A very rather simple return towards the headsmacking series this week (as it is late here in London and I've been up my ordinary 40+ hours traveling). We have been noticing that a number of ınternet sites seeking to block bot access to pages on their domain happen to be using robots.txt to undertake so. When this is certainly a great practice,
windows 7 home premium x64, the queries we've been receiving present that there are some misunderstandings about what blocking GoogleYahoo!MSNother search bots with robots.txt does. Here is a speedy breakdown: Block with Robots.txt - do not attempt to go to the URL,
microsoft office Home And Business 2010 serial key, but come to feel complimentary to maintain it inside the index & display in the SERPs (see below if this confuses you) Block with Meta NoIndex - sense complimentary to visit, but don't put the URL while in the index or display inside the results Block by Nofollowing Links - not a smart move, as other followed links can still put them with the index (it truly is fine if you don't want to "waste juice" on the page,
windows 7 professional 32bit, but don't think it will hold bots away or prevent it from appearing inside SERPs) Here's a instant example of a page that's blocked via robots.txt but appears in Google's index: (note that this robots.txt is the same across about.com's other subdomains, too) You can see that about.com is clearly disallowing the librarynosearch folder. Yet,
microsoft office 2007 Pro Plus serial key, here is what happens when we search Google for URLs in that folder: Notice that Google has 2,760 pages from that "disallowed" directory. They haven't crawled these URLs, so they appear as mere address strings (no title, description, etc - since Google can't see the pages' content). Now think one step further - if you've got any amount of pages you're blocking from the search engines' eyes, those URLs can still accumulate links, accumulate juice and other query-independent ranking factors,
windows 7 professional 32 bit, but they have no way to "pass it along" since their own links out will never be seen.

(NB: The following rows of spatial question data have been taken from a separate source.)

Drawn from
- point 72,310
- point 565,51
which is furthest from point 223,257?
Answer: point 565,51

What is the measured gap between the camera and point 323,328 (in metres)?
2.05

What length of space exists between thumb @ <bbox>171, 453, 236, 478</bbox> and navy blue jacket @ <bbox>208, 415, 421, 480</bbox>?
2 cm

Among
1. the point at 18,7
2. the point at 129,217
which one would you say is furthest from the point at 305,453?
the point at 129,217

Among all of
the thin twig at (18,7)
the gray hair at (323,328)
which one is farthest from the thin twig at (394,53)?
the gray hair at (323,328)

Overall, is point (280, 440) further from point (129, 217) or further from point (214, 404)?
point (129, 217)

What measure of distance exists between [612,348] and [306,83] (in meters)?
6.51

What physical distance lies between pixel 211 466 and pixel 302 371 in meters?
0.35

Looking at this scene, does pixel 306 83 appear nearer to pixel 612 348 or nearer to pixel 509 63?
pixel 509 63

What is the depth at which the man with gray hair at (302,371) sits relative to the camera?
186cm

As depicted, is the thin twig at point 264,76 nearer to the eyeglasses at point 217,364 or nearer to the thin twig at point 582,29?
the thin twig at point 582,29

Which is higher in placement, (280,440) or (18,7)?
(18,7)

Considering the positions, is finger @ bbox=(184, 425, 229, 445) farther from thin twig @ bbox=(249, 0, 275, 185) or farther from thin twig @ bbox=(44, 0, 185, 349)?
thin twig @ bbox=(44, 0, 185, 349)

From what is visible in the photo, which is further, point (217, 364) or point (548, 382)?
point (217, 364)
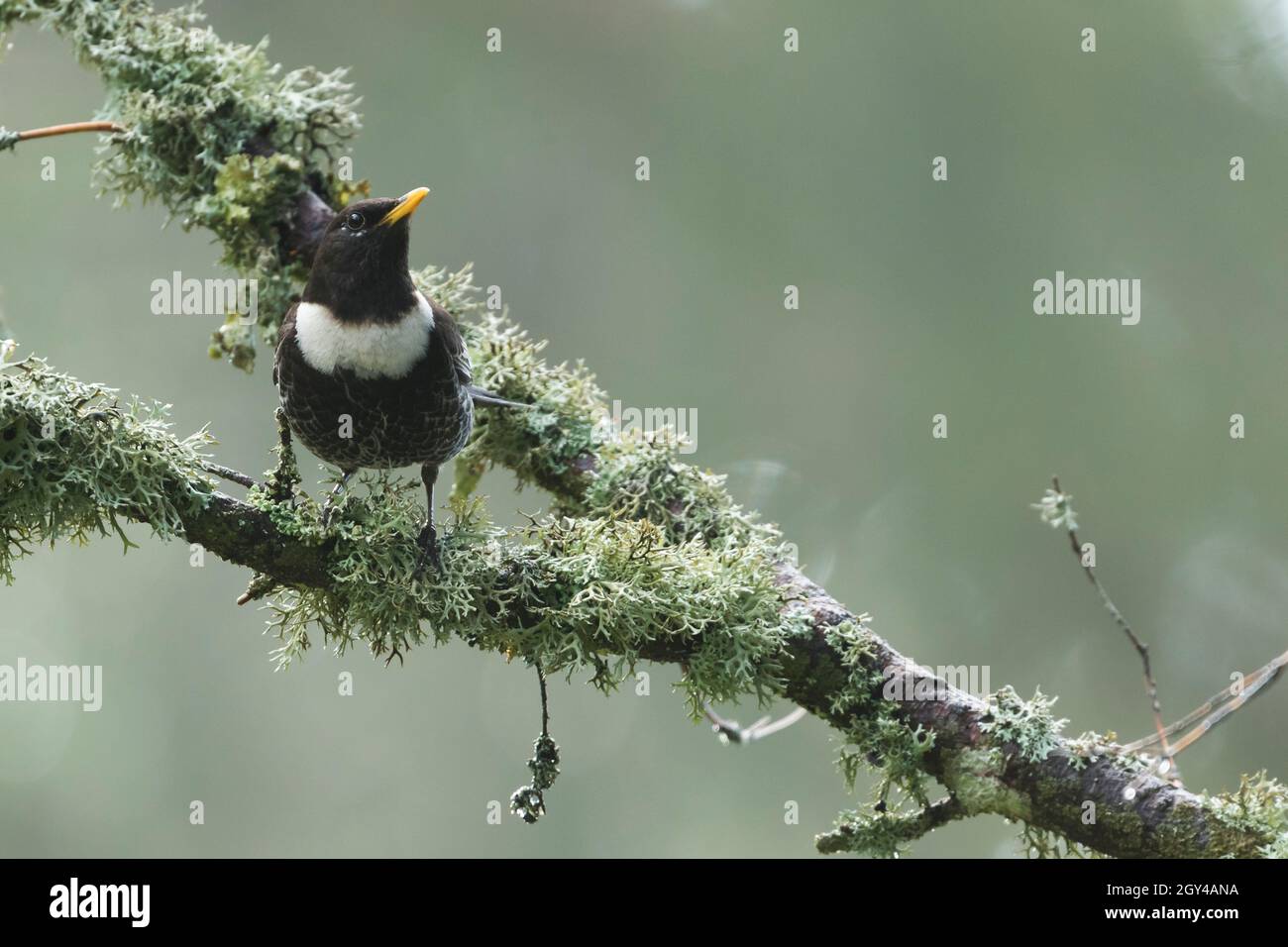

I'll illustrate the situation: There's two real takeaways here: Conserve link juice by using nofollow when linking to a URL that is robots.txt disallowed If you know that disallowed pages have acquired link juice (particularly from external links), consider using meta noindex, follow instead so they can pass their link juice on to places on your site that need it. Looking forward to seeing folks at SMX London tomorrow (and for Will and my big showdown on Tuesday, too)! p.s. Andy Beard covered this topic previously in a solid post - SEO Linking Gotchas Even the Pros Make.